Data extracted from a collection
○ ○ ○ ○ ○
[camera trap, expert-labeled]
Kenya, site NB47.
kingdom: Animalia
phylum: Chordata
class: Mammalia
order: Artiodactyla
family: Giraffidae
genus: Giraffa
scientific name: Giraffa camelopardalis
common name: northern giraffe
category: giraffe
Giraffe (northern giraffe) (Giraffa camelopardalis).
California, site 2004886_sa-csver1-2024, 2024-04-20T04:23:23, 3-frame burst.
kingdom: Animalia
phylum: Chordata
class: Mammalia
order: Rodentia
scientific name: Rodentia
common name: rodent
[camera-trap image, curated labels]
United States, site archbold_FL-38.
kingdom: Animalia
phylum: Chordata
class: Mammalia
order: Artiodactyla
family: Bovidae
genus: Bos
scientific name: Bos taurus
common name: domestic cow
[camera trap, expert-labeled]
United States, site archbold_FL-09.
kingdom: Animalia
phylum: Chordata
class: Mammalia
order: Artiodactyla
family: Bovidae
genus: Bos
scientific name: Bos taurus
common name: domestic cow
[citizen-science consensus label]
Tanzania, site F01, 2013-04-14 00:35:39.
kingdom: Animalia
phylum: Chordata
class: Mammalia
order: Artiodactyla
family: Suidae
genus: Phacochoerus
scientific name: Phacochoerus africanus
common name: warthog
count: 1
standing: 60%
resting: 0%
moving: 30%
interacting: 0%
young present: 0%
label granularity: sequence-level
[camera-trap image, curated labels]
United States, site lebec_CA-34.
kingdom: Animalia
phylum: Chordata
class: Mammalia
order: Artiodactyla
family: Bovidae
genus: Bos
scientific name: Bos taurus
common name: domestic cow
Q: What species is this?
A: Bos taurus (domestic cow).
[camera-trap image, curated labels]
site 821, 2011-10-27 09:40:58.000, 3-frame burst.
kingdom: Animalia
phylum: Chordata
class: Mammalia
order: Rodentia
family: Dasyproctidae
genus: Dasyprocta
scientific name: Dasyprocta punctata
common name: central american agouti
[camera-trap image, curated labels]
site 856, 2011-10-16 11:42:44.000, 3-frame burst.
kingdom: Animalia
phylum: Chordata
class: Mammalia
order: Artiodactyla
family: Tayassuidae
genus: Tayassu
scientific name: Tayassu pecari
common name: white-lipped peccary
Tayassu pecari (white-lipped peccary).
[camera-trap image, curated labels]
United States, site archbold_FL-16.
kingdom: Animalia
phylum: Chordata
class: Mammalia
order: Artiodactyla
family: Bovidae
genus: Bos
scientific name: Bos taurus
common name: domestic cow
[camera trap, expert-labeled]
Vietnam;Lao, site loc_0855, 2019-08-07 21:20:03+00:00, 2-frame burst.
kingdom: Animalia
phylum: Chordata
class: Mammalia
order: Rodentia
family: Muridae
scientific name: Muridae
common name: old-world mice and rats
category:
○ ○ ○ ○ ○
** What to work on **
Report every line above that has the string "site" in it.

** Solved exercise **
Kenya, site NB47.
California, site 2004886_sa-csver1-2024, 2024-04-20T04:23:23, 3-frame burst.
United States, site archbold_FL-38.
United States, site archbold_FL-09.
Tanzania, site F01, 2013-04-14 00:35:39.
United States, site lebec_CA-34.
site 821, 2011-10-27 09:40:58.000, 3-frame burst.
site 856, 2011-10-16 11:42:44.000, 3-frame burst.
United States, site archbold_FL-16.
Vietnam;Lao, site loc_0855, 2019-08-07 21:20:03+00:00, 2-frame burst.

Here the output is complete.